-- START Data records --

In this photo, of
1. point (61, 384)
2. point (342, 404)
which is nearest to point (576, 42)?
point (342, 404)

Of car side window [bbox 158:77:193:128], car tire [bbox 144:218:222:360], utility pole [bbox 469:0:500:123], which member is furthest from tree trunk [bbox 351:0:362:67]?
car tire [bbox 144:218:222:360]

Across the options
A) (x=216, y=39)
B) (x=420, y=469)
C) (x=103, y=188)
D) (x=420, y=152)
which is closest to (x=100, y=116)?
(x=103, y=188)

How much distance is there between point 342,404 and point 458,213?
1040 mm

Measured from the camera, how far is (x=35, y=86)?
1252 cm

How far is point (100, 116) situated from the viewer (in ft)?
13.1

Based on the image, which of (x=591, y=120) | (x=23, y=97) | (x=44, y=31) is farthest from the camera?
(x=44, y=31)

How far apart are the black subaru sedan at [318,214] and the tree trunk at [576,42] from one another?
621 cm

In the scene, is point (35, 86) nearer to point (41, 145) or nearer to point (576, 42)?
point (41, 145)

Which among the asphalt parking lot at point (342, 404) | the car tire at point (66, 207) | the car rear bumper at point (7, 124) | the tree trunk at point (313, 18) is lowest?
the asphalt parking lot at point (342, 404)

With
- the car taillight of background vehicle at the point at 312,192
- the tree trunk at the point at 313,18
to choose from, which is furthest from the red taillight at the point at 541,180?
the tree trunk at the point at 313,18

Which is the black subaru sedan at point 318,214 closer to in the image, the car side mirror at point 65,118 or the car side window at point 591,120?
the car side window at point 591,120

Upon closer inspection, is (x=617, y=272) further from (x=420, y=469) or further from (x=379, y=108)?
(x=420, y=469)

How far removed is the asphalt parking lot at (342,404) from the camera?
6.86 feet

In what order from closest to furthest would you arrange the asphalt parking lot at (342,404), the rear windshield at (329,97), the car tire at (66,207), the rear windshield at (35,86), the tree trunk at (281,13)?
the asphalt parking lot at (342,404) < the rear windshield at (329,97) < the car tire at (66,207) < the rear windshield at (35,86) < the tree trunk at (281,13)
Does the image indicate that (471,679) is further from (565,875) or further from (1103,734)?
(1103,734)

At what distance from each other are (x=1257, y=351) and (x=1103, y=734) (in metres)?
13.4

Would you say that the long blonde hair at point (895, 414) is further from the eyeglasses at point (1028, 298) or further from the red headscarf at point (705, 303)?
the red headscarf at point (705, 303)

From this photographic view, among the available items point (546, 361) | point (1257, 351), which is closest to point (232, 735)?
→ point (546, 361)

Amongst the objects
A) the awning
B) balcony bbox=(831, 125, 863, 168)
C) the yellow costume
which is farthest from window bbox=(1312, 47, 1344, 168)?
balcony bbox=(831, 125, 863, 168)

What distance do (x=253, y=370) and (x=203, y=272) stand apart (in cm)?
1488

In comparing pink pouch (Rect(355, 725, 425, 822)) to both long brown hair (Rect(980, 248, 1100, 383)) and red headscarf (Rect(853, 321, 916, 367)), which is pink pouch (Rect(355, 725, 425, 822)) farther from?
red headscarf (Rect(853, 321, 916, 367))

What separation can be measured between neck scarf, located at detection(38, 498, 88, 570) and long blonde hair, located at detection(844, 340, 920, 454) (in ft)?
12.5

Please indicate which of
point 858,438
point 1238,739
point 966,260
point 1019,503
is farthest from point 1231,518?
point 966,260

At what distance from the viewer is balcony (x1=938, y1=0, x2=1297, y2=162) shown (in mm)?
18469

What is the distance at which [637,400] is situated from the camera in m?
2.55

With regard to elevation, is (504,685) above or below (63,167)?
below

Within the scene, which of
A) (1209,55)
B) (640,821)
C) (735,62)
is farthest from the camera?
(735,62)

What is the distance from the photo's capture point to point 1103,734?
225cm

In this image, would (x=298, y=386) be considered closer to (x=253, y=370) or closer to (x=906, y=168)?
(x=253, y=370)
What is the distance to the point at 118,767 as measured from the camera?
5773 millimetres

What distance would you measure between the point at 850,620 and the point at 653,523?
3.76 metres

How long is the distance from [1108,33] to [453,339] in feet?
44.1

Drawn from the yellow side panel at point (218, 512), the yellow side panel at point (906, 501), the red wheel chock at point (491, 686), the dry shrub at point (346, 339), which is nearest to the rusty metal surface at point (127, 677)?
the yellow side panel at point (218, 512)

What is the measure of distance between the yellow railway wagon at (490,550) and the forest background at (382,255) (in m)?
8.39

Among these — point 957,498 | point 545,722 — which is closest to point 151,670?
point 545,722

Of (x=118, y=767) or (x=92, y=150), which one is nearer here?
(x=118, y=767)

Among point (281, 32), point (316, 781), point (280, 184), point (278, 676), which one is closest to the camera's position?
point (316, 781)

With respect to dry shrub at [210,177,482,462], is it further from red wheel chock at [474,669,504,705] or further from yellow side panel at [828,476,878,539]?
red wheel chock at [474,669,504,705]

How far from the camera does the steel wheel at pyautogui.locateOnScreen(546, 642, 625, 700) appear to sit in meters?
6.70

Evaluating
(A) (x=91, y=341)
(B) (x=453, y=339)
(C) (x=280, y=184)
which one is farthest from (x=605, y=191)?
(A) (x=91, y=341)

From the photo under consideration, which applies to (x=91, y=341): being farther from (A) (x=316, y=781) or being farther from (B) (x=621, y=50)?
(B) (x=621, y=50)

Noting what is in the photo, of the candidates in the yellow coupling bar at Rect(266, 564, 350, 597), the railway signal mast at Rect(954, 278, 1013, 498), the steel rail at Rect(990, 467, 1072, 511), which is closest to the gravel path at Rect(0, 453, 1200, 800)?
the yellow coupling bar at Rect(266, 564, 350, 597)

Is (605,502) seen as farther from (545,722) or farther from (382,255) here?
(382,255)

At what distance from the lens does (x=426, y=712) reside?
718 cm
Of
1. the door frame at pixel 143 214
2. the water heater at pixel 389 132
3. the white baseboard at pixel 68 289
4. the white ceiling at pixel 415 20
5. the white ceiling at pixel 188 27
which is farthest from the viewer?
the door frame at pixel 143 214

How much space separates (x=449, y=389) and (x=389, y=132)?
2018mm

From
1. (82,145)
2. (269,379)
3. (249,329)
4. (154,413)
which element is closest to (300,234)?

-- END Data records --

[Challenge] Copy every line of the material above word for word, without any changes.

[Solution to this exercise]
In this photo, of
1. point (61, 384)
2. point (342, 404)
which is nearest to point (576, 42)?
point (342, 404)

Of car side window [bbox 158:77:193:128], car tire [bbox 144:218:222:360], utility pole [bbox 469:0:500:123], which member is furthest from tree trunk [bbox 351:0:362:67]?
car tire [bbox 144:218:222:360]

Across the options
A) (x=216, y=39)
B) (x=420, y=469)
C) (x=103, y=188)
D) (x=420, y=152)
which is closest to (x=100, y=116)?
(x=103, y=188)

How much distance is there between point 342,404 and point 458,213?
1040 mm

Measured from the camera, how far is (x=35, y=86)?
1252 cm

How far is point (100, 116) situated from the viewer (in ft)?
13.1

Based on the image, which of (x=591, y=120) | (x=23, y=97) | (x=44, y=31) is farthest from the camera?
(x=44, y=31)

How far apart are the black subaru sedan at [318,214] and the tree trunk at [576,42] from one another?
621 cm

In the scene, is point (35, 86) nearer to point (41, 145) or nearer to point (576, 42)?
point (41, 145)

Which among the asphalt parking lot at point (342, 404) | the car tire at point (66, 207) | the car rear bumper at point (7, 124) | the tree trunk at point (313, 18) is lowest?
the asphalt parking lot at point (342, 404)

With
- the car taillight of background vehicle at the point at 312,192
- the tree trunk at the point at 313,18
to choose from, which is furthest from the red taillight at the point at 541,180?
the tree trunk at the point at 313,18

Which is the black subaru sedan at point 318,214 closer to in the image, the car side mirror at point 65,118 or the car side window at point 591,120?
the car side window at point 591,120

Upon closer inspection, is (x=617, y=272) further from (x=420, y=469) or further from (x=379, y=108)?
(x=420, y=469)

How far removed is the asphalt parking lot at (342,404) from the camera?
6.86 feet

In what order from closest to furthest would you arrange the asphalt parking lot at (342,404), the rear windshield at (329,97), the car tire at (66,207), the rear windshield at (35,86), the tree trunk at (281,13)?
the asphalt parking lot at (342,404) < the rear windshield at (329,97) < the car tire at (66,207) < the rear windshield at (35,86) < the tree trunk at (281,13)
Does the image indicate that (471,679) is further from (565,875) or further from (1103,734)?
(1103,734)

At what distance from each other are (x=1257, y=351) and (x=1103, y=734) (in metres)?
13.4

Would you say that the long blonde hair at point (895, 414) is further from the eyeglasses at point (1028, 298) or further from the red headscarf at point (705, 303)?
the red headscarf at point (705, 303)

From this photographic view, among the available items point (546, 361) | point (1257, 351), which is closest to point (232, 735)?
→ point (546, 361)

Amongst the objects
A) the awning
B) balcony bbox=(831, 125, 863, 168)
C) the yellow costume
which is farthest from window bbox=(1312, 47, 1344, 168)?
balcony bbox=(831, 125, 863, 168)

What distance do (x=253, y=370) and (x=203, y=272) stand apart (in cm)?
1488

In comparing pink pouch (Rect(355, 725, 425, 822)) to both long brown hair (Rect(980, 248, 1100, 383)) and red headscarf (Rect(853, 321, 916, 367)), which is pink pouch (Rect(355, 725, 425, 822)) farther from?
red headscarf (Rect(853, 321, 916, 367))

What separation can be measured between neck scarf, located at detection(38, 498, 88, 570) and long blonde hair, located at detection(844, 340, 920, 454) (in ft)?
12.5

Please indicate which of
point 858,438
point 1238,739
point 966,260
point 1019,503
is farthest from point 1231,518?
point 966,260

At what distance from the viewer is balcony (x1=938, y1=0, x2=1297, y2=162) shown (in mm)?
18469

What is the distance at which [637,400] is situated from the camera in m?
2.55

With regard to elevation, is (504,685) above or below (63,167)?
below

Within the scene, which of
A) (1209,55)
B) (640,821)
C) (735,62)
is farthest from the camera?
(735,62)

What is the distance from the photo's capture point to point 1103,734?
225cm

In this image, would (x=298, y=386) be considered closer to (x=253, y=370) or closer to (x=906, y=168)?
(x=253, y=370)
What is the distance to the point at 118,767 as measured from the camera?
5773 millimetres

What distance would you measure between the point at 850,620 and the point at 653,523?
3.76 metres

How long is the distance from [1108,33] to [453,339] in feet?
44.1

Drawn from the yellow side panel at point (218, 512), the yellow side panel at point (906, 501), the red wheel chock at point (491, 686), the dry shrub at point (346, 339), which is nearest to the rusty metal surface at point (127, 677)?
the yellow side panel at point (218, 512)

What is the measure of distance between the yellow railway wagon at (490,550) and the forest background at (382,255) (in m)?
8.39

Among these — point 957,498 | point 545,722 — which is closest to point 151,670?
point 545,722

Of (x=118, y=767) or (x=92, y=150), which one is nearer here?
(x=118, y=767)

Among point (281, 32), point (316, 781), point (280, 184), point (278, 676), which one is closest to the camera's position?
point (316, 781)

With respect to dry shrub at [210,177,482,462], is it further from red wheel chock at [474,669,504,705] or further from yellow side panel at [828,476,878,539]?
red wheel chock at [474,669,504,705]

How far from the camera does the steel wheel at pyautogui.locateOnScreen(546, 642, 625, 700) appear to sit in meters?
6.70

Evaluating
(A) (x=91, y=341)
(B) (x=453, y=339)
(C) (x=280, y=184)
which one is farthest from (x=605, y=191)?
(A) (x=91, y=341)

From the photo under consideration, which applies to (x=91, y=341): being farther from (A) (x=316, y=781) or being farther from (B) (x=621, y=50)?
(B) (x=621, y=50)

Noting what is in the photo, of the candidates in the yellow coupling bar at Rect(266, 564, 350, 597), the railway signal mast at Rect(954, 278, 1013, 498), the steel rail at Rect(990, 467, 1072, 511), which is closest to the gravel path at Rect(0, 453, 1200, 800)?
the yellow coupling bar at Rect(266, 564, 350, 597)

Is (605,502) seen as farther from (545,722) or farther from (382,255) here?
(382,255)

At what distance from the lens does (x=426, y=712) reside?
718 cm
Of
1. the door frame at pixel 143 214
2. the water heater at pixel 389 132
3. the white baseboard at pixel 68 289
4. the white ceiling at pixel 415 20
5. the white ceiling at pixel 188 27
which is farthest from the viewer?
the door frame at pixel 143 214

How much space separates (x=449, y=389) and (x=389, y=132)?
2018mm

From
1. (82,145)
2. (269,379)
3. (249,329)
4. (154,413)
which element is closest to (300,234)?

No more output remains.